Pujol Marseille Pujol Marseille
Installées face à la Méditerranée par la société Netflix pour promouvoir sa série Marseille, les lettres du panneau façon Hollywood ont été initialement volontairement lézardées pour illustrer les fissures de ses bâtiments, sociales et politiques.© Georges Seguin

Petites magouilles entre riches à Marseille (1/2)

Depuis une décennie, Philippe Pujol se plonge dans Marseille, sa ville. Dans son dernier livre La chute du monstre, il en livre un portrait peu reluisant mais bien réel. A commencer par son port.

De grandes lettres blanches frappées par un soleil agressif aveuglent le regard trop insistant: à l’entrée nord de la ville, sur une butte sans végétation juste au‑dessus du port de commerce, les neuf lettres de 13,70 mètres de haut plantent le décor d’une métropole ambitieuse tournée vers un destin flamboyant, hollywoodien. Mais si l’on observe bien, si l’on soutient le regard, on verra que le géant Netflix qui a fait de cela une publicité pour sa série, même si le contenu était discutable (j’ai été l’un des scénaristes de la saison 2), eh bien ces Américains avaient tout de même saisi un élément déterminant de la situation de la ville: elle se fissure.

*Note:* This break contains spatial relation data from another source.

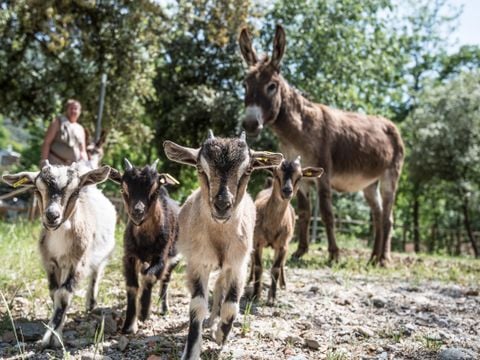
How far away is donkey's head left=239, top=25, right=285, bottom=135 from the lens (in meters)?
7.05

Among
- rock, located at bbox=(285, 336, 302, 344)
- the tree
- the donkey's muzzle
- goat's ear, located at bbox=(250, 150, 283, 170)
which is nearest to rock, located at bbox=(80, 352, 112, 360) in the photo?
rock, located at bbox=(285, 336, 302, 344)

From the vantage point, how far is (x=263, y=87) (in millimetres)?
7262

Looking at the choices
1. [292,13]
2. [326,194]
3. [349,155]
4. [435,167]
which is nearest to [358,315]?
[326,194]

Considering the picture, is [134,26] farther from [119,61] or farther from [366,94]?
[366,94]

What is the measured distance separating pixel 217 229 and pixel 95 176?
1.23 meters

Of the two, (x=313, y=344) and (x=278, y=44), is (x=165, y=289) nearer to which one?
(x=313, y=344)

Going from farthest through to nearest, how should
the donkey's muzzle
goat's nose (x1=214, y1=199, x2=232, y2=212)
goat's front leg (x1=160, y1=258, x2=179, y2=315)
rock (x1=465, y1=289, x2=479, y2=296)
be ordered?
the donkey's muzzle
rock (x1=465, y1=289, x2=479, y2=296)
goat's front leg (x1=160, y1=258, x2=179, y2=315)
goat's nose (x1=214, y1=199, x2=232, y2=212)

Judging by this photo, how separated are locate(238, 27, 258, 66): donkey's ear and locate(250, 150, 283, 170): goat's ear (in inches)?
161

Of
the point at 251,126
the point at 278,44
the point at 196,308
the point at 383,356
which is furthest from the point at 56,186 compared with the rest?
the point at 278,44

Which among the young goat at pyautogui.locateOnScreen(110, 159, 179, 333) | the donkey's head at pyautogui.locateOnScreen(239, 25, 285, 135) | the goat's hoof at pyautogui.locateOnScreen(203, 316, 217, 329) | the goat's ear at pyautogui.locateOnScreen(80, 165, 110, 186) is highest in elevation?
the donkey's head at pyautogui.locateOnScreen(239, 25, 285, 135)

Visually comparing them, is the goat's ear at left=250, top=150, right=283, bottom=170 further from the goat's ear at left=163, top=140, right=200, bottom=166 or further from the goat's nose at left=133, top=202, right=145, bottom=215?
the goat's nose at left=133, top=202, right=145, bottom=215

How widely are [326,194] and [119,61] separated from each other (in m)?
9.47

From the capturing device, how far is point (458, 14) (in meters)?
32.1

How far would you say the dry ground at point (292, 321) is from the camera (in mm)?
3777
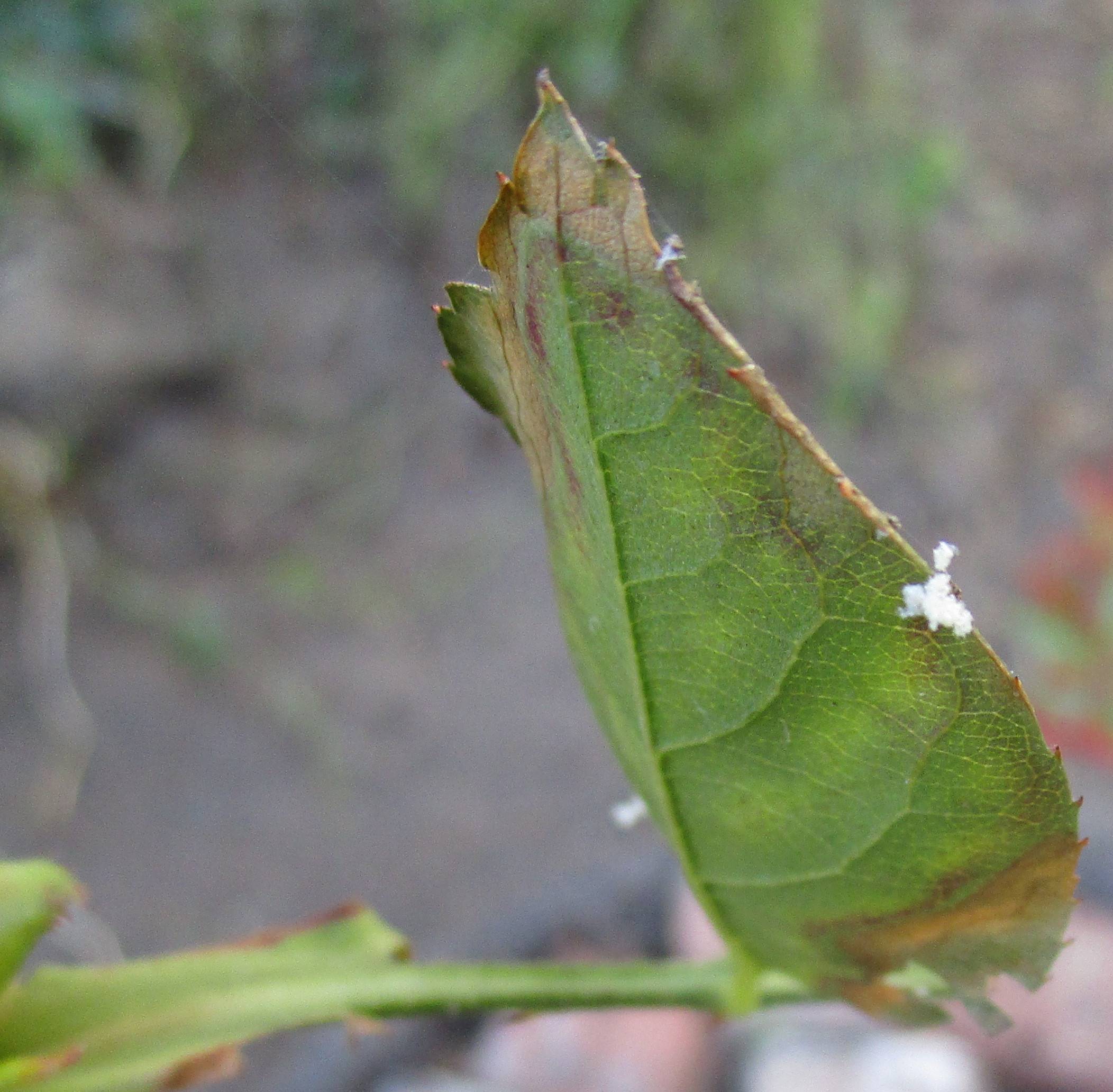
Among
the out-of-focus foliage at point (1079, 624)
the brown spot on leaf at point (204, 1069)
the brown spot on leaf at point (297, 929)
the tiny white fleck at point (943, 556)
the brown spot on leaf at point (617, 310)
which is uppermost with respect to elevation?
the out-of-focus foliage at point (1079, 624)

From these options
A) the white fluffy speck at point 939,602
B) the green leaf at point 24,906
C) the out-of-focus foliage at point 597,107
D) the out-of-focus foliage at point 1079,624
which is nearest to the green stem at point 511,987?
the green leaf at point 24,906

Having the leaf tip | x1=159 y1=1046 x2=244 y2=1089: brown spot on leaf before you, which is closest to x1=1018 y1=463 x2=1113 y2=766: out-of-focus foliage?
x1=159 y1=1046 x2=244 y2=1089: brown spot on leaf

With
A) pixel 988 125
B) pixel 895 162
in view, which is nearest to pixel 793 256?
pixel 895 162

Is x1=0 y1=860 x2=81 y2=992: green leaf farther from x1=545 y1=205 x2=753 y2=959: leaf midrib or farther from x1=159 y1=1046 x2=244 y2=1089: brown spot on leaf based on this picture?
x1=545 y1=205 x2=753 y2=959: leaf midrib

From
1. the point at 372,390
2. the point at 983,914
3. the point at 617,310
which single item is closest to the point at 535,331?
the point at 617,310

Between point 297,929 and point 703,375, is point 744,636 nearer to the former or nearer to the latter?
point 703,375

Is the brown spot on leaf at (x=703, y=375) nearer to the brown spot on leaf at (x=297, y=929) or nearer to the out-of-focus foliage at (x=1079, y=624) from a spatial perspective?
the brown spot on leaf at (x=297, y=929)
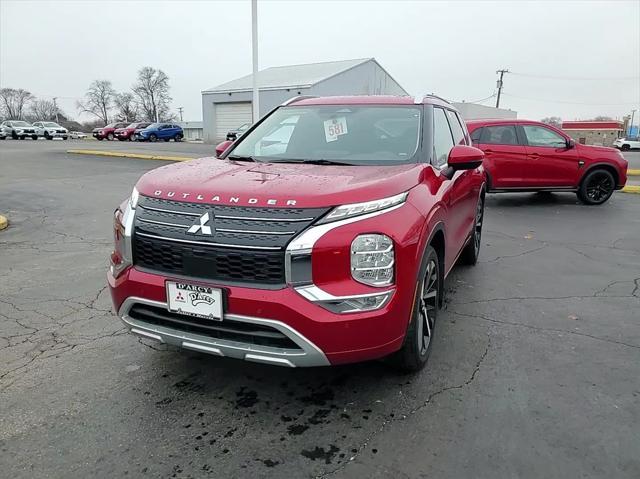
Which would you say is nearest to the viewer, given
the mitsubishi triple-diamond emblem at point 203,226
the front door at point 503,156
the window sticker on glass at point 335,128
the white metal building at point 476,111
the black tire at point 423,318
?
the mitsubishi triple-diamond emblem at point 203,226

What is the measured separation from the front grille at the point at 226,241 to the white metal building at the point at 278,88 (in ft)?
118

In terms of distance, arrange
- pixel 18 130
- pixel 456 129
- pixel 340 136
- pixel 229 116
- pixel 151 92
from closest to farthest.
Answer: pixel 340 136, pixel 456 129, pixel 18 130, pixel 229 116, pixel 151 92

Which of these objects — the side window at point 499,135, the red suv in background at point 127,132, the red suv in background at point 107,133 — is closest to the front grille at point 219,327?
the side window at point 499,135

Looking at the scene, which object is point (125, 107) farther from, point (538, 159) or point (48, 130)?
point (538, 159)

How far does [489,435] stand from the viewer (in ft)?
8.61

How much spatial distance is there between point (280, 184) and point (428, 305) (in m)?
1.38

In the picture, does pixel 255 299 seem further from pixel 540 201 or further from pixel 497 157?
pixel 540 201

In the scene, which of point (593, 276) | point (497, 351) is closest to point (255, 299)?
point (497, 351)

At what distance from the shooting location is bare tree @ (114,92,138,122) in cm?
8838

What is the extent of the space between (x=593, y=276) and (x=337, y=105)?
140 inches

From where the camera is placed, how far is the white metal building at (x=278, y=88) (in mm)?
38469

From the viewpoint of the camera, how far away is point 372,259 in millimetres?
2562

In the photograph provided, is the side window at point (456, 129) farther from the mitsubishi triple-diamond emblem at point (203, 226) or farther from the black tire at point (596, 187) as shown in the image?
the black tire at point (596, 187)

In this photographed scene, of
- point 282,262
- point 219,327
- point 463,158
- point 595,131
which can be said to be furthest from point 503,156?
point 595,131
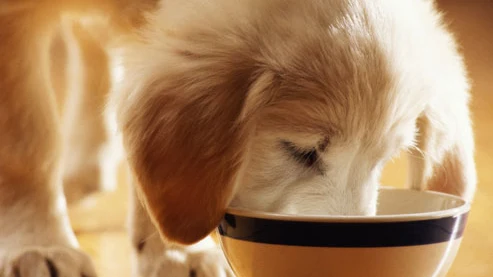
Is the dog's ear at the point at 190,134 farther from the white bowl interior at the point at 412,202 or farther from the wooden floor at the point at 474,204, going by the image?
the wooden floor at the point at 474,204

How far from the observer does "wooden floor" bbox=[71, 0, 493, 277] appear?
1425 millimetres

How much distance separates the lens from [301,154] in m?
1.12

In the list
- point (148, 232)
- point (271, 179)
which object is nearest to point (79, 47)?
point (148, 232)

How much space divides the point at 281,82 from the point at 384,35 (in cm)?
15

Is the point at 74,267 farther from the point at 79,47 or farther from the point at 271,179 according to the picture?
the point at 79,47

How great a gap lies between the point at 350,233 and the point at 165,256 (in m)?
0.46

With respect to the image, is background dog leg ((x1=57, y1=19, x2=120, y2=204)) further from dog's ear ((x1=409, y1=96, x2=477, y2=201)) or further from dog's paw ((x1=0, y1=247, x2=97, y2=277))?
dog's ear ((x1=409, y1=96, x2=477, y2=201))

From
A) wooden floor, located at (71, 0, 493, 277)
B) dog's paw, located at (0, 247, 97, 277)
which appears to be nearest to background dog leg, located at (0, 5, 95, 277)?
dog's paw, located at (0, 247, 97, 277)

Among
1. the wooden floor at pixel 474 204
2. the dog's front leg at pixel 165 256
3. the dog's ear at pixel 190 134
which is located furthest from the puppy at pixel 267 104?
the wooden floor at pixel 474 204

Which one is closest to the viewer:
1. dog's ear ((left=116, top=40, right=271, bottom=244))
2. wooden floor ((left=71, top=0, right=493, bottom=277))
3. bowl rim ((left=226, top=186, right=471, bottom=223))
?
bowl rim ((left=226, top=186, right=471, bottom=223))

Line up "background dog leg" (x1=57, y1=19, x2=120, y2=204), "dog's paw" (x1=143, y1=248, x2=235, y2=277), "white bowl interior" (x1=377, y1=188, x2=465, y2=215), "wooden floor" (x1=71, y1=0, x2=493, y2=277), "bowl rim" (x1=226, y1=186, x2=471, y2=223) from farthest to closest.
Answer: "background dog leg" (x1=57, y1=19, x2=120, y2=204)
"wooden floor" (x1=71, y1=0, x2=493, y2=277)
"dog's paw" (x1=143, y1=248, x2=235, y2=277)
"white bowl interior" (x1=377, y1=188, x2=465, y2=215)
"bowl rim" (x1=226, y1=186, x2=471, y2=223)

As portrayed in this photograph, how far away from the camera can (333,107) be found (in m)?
1.07

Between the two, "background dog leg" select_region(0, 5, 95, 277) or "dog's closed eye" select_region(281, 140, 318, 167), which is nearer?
"dog's closed eye" select_region(281, 140, 318, 167)

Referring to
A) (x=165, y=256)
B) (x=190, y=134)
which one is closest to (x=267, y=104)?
(x=190, y=134)
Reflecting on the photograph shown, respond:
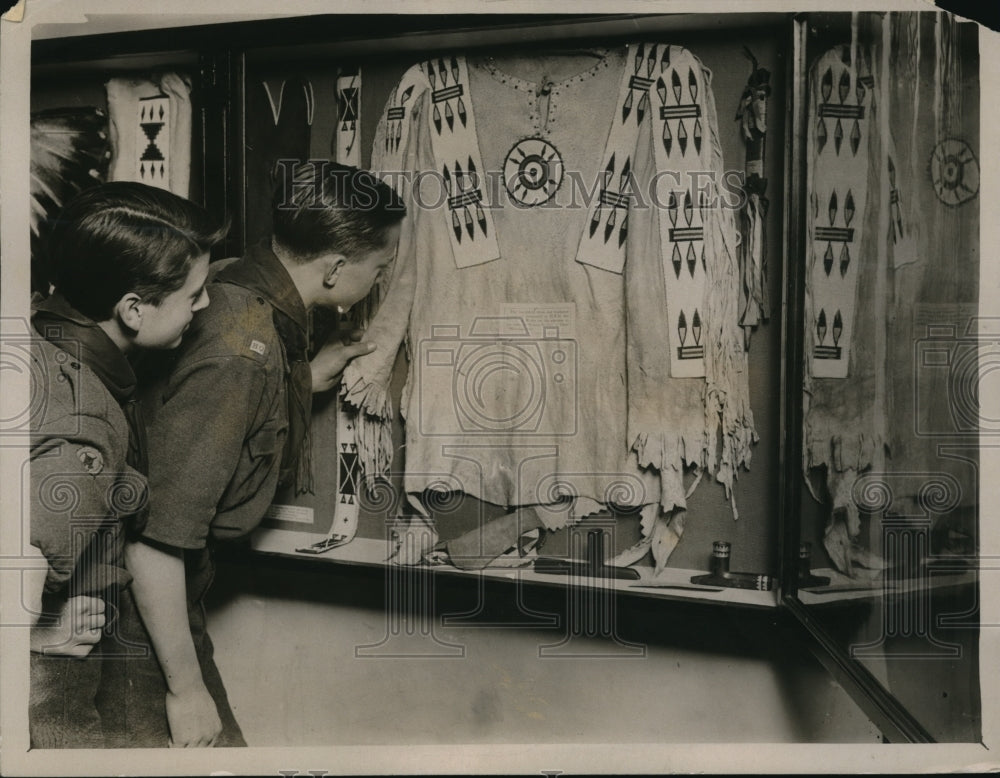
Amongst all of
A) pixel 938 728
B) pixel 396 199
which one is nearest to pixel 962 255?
pixel 938 728

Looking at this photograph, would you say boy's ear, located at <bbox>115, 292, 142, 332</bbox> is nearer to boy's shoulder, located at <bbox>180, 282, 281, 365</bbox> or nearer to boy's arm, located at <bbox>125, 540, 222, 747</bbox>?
boy's shoulder, located at <bbox>180, 282, 281, 365</bbox>

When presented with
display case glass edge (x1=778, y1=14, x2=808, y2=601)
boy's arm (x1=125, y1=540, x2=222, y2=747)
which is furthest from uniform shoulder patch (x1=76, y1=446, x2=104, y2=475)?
display case glass edge (x1=778, y1=14, x2=808, y2=601)

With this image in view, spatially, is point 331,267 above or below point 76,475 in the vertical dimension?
above

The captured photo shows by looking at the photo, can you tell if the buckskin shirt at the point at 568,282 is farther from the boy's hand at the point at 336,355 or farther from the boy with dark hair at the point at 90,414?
the boy with dark hair at the point at 90,414

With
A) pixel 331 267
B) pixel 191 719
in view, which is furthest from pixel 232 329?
pixel 191 719

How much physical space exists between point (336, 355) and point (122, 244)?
45 cm

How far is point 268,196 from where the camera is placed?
167 cm

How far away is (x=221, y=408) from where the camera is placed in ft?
5.22

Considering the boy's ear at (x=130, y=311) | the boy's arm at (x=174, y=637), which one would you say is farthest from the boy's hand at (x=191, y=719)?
the boy's ear at (x=130, y=311)

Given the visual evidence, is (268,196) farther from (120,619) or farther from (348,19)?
(120,619)

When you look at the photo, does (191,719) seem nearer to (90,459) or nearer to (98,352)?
(90,459)

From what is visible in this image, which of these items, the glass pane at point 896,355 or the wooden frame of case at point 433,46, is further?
the wooden frame of case at point 433,46

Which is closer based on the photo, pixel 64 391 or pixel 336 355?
pixel 64 391

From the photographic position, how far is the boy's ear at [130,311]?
156 cm
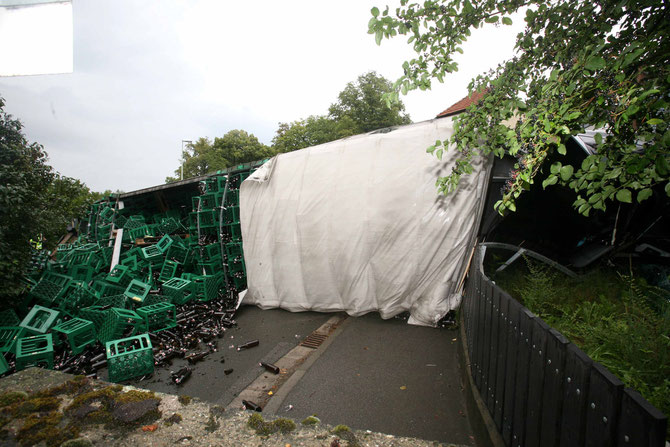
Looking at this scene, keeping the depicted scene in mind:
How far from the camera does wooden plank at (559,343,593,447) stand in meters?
1.41

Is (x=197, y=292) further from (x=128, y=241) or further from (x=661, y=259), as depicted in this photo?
(x=661, y=259)

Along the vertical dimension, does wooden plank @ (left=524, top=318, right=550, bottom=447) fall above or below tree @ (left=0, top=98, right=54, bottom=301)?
below

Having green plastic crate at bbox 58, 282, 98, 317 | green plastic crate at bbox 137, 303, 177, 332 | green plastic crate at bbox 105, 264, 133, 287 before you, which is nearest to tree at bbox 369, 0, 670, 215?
green plastic crate at bbox 137, 303, 177, 332

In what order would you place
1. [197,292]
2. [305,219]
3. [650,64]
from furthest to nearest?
[197,292], [305,219], [650,64]

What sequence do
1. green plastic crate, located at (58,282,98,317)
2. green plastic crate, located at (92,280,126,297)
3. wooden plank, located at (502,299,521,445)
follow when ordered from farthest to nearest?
green plastic crate, located at (92,280,126,297)
green plastic crate, located at (58,282,98,317)
wooden plank, located at (502,299,521,445)

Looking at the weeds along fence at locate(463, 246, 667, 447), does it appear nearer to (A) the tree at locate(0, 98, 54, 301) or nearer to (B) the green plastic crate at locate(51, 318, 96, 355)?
(B) the green plastic crate at locate(51, 318, 96, 355)

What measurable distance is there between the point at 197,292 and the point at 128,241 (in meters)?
4.62

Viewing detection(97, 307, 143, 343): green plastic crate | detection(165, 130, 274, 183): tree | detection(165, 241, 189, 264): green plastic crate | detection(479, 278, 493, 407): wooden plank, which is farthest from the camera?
detection(165, 130, 274, 183): tree

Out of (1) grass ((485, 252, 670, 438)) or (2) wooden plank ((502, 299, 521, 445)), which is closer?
(1) grass ((485, 252, 670, 438))

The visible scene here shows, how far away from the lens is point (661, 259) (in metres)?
4.66

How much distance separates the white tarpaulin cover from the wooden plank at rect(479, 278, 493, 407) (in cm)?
240

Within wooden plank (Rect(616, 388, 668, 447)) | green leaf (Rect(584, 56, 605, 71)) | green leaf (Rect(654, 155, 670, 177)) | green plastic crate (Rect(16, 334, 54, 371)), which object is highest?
green leaf (Rect(584, 56, 605, 71))

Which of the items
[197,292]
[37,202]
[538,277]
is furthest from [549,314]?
[37,202]

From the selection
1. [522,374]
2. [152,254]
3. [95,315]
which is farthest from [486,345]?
[152,254]
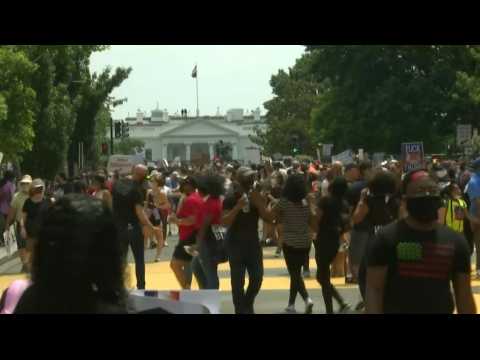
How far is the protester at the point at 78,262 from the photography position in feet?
10.6

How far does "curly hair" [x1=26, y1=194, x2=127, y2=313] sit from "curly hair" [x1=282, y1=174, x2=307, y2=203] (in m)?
8.30

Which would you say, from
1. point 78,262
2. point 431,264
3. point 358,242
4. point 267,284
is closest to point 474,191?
point 267,284

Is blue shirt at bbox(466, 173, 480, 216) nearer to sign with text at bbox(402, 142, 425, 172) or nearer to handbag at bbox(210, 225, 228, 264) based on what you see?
handbag at bbox(210, 225, 228, 264)

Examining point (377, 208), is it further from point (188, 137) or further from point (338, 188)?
point (188, 137)

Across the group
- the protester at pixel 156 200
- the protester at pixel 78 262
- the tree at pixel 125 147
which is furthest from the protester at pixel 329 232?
the tree at pixel 125 147

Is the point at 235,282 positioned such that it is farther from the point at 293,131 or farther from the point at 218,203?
the point at 293,131

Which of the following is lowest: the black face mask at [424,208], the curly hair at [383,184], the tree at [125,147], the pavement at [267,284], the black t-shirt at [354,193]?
the pavement at [267,284]

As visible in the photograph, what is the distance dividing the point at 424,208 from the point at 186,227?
22.4 feet

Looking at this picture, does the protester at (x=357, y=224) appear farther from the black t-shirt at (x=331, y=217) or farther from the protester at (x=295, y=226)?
the protester at (x=295, y=226)

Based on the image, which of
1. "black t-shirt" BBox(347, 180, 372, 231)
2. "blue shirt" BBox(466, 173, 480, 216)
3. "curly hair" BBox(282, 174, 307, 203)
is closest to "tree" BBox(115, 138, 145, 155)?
"blue shirt" BBox(466, 173, 480, 216)
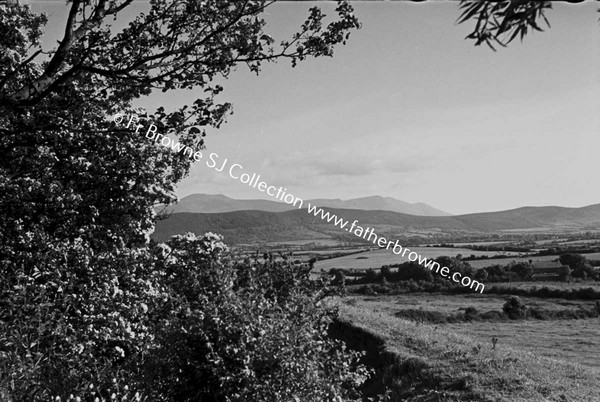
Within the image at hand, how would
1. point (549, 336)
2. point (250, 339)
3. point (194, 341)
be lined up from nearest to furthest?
point (250, 339) → point (194, 341) → point (549, 336)

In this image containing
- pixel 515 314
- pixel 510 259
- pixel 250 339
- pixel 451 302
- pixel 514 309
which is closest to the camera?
pixel 250 339

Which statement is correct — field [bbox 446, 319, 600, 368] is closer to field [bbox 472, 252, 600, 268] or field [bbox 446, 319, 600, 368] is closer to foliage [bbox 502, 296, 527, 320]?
foliage [bbox 502, 296, 527, 320]

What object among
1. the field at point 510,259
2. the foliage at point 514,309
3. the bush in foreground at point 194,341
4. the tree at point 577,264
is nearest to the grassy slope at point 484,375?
the bush in foreground at point 194,341

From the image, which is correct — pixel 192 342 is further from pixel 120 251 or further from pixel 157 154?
pixel 157 154

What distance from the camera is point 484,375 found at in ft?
46.2

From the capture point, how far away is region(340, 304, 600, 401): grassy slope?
41.6 ft

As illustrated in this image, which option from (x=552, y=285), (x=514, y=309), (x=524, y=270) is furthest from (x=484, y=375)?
(x=524, y=270)

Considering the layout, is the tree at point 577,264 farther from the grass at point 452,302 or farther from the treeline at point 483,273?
the grass at point 452,302

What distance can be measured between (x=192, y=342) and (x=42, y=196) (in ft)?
17.3

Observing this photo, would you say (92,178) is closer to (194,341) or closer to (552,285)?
(194,341)

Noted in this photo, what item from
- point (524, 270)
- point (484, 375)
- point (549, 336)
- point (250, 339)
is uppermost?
point (524, 270)

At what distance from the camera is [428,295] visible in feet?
244

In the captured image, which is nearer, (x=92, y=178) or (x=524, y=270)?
(x=92, y=178)

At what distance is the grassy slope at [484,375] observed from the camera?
12.7 meters
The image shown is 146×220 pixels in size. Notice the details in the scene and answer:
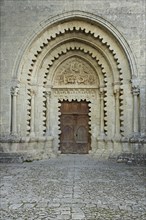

Car, hormis la première jambe du M de Marseille, toute la typographie de l’ensemble est faite de lettres qui se lézardent. Il y a donc eu un coup de pinceau blanc ordonné pour atténuer l’effet fissuré voulu par les Américains, comme on refait les façades des immeubles branlants du centre‑ville de Marseille. Le symbole est parfait. La métropole a trouvé là son totem. On le voit de la mer, on le voit des airs, il est à la gloire des années Gaudin et de tous ses rejetons.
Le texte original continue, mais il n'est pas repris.